Laissez-passer établi par le maire de Mayence, permettant à Hugo Salzmann de rentrer à Bad Kreuznach (Source : privée)

Dans quel état allait-il retrouver « son » Bad Kreuznach après 12 années d’absence ? La vue qui s’offrait à ses yeux était désastreuse. La destruction avait été principalement l’œuvre des bombes incendiaires, déversées par les avions. Six attaques à la bombe. 53% des bâtiments d’habitation détruits ou endommagés. Les usines détruites à 75% ainsi que la presque totalité des bâtiments publics. Une destruction générale de 65% ; à laquelle s’ajoutait d’importants dégâts dans le réseau routier, l’approvisionnement et les canalisations. A l’approche des Américains, les Allemands avaient fait sauter tous les ponts importants sur la Nahe le15 mars 1945. Les chemins de fer de la Nahe étaient détruits. Les principaux nœuds ferroviaires, autrefois stratégiques, également paralysés.

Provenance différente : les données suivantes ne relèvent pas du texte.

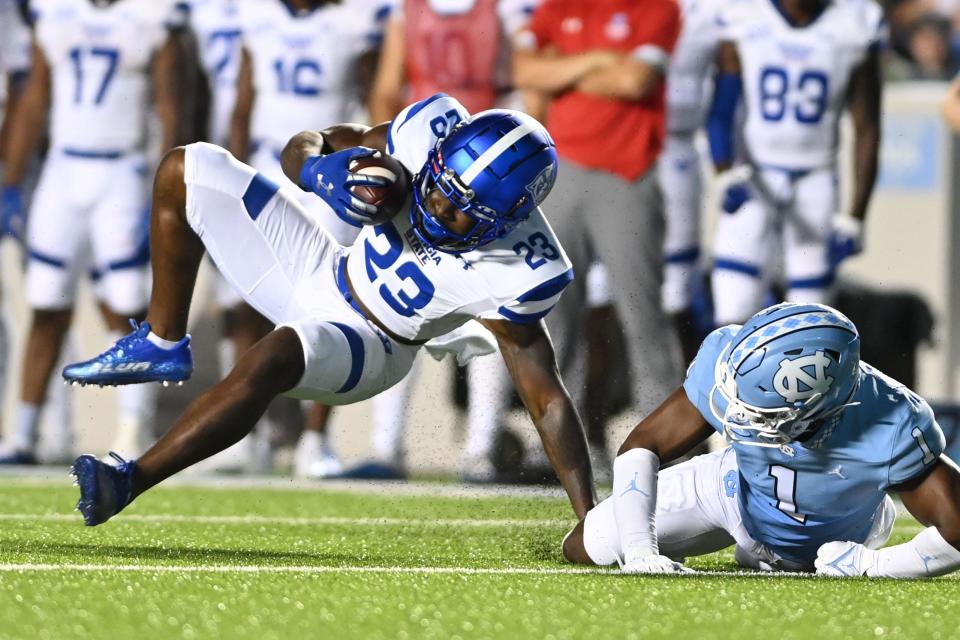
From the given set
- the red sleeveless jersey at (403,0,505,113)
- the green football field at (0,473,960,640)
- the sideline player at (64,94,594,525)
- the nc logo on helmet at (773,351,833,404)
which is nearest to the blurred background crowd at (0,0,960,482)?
the red sleeveless jersey at (403,0,505,113)

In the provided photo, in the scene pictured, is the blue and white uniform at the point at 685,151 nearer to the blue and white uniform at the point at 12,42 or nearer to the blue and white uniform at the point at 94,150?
the blue and white uniform at the point at 94,150

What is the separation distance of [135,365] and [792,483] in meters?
1.81

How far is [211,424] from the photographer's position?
164 inches

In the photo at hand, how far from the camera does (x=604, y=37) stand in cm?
726

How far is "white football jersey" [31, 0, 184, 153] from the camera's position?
7.68 metres

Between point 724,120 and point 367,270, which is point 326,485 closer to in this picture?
point 724,120

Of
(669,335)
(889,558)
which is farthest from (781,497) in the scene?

Bombardier B17 du 2 janvier 1945 au-dessus de Bad Kreuznach. Vue d’avion.
(Source : archives de la ville de Bad Kreuznach)


Le 16 mars 1945, les troupes américaines venant du Hunsrück atteignirent Bad-Kreuznach.
Alors que les « grands » Nazis de la ville se « défilaient ». Le dernier commandant allemand de la ville, Johann Kaup, réussit à éviter une plus grande destruction de la ville.

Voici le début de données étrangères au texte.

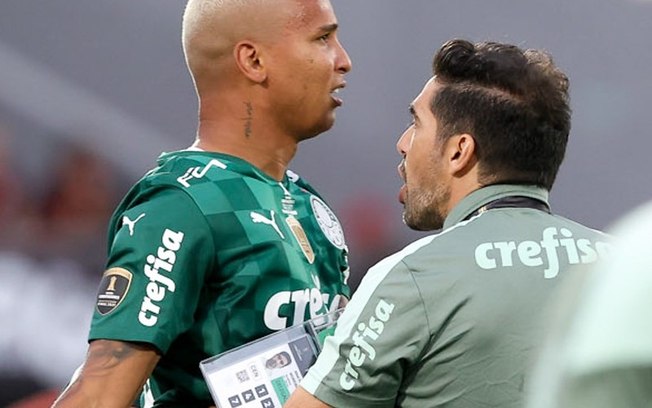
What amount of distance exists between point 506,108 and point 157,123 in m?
1.91

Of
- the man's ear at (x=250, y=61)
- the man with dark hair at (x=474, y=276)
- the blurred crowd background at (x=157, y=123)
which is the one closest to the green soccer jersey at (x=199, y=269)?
the man's ear at (x=250, y=61)

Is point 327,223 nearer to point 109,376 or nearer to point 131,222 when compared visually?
point 131,222

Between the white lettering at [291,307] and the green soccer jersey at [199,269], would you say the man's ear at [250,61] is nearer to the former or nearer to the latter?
the green soccer jersey at [199,269]

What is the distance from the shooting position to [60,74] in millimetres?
3578

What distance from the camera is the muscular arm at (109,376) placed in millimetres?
1861

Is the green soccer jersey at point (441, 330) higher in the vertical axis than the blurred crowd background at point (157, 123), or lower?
lower

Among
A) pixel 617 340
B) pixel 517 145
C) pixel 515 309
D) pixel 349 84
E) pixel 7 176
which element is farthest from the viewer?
pixel 349 84

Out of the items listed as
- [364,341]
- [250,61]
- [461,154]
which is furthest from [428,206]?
[250,61]

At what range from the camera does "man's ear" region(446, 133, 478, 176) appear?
6.16ft

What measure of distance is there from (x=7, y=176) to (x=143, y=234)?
1.66 m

Le 19 mars 1945, un jour après la libération de Bad Kreuznach, Hitler fait part à ses « grands » nazis, de ce qu’il pensait maintenant de « son » peuple, qui l’avait acclamé dans sa majorité, et qui s’était laissé entraîner dans une guerre, joyeux et fanatique.

Discours d’Hitler du 19 mars 1945 (« Ordre-Néro)

Il importe peu d’épargner les bases dont le peuple allemand aurait besoin pour une survie rudimentaire. Il vaudrait même mieux les détruire. Car le peuple s’est montré être le plus faible. Désormais l’avenir appartient aux peuples supérieurs de l’Est. Ceux qui ont survécu sont de toute façon sans valeur, les meilleurs sont tombés.


Photo de « travailleurs civils » russes pendus, et abandonnés dans le fossé. Printemps 1945
(Source : privée)

A son retour à Bad Kreuznach, Hugo Salzmann obtint une « carte d’enregistrement temporaire », émise le 4 mai 1945 par le gouvernement militaire allemand. Elle attestait en allemand et en anglais, qu’il était enregistré comme habitant de Bad Kreuznach et qu’il lui était absolument interdit de quitter la ville. Auquel cas il serait immédiatement arrêté. Le détenteur de cette carte devrait la porter sur lui en permanence. Evidemment, Hugo Salzmann n’avait nullement l’intention de quitter Bad Kreuznach de si tôt, trop heureux de se retrouver chez lui.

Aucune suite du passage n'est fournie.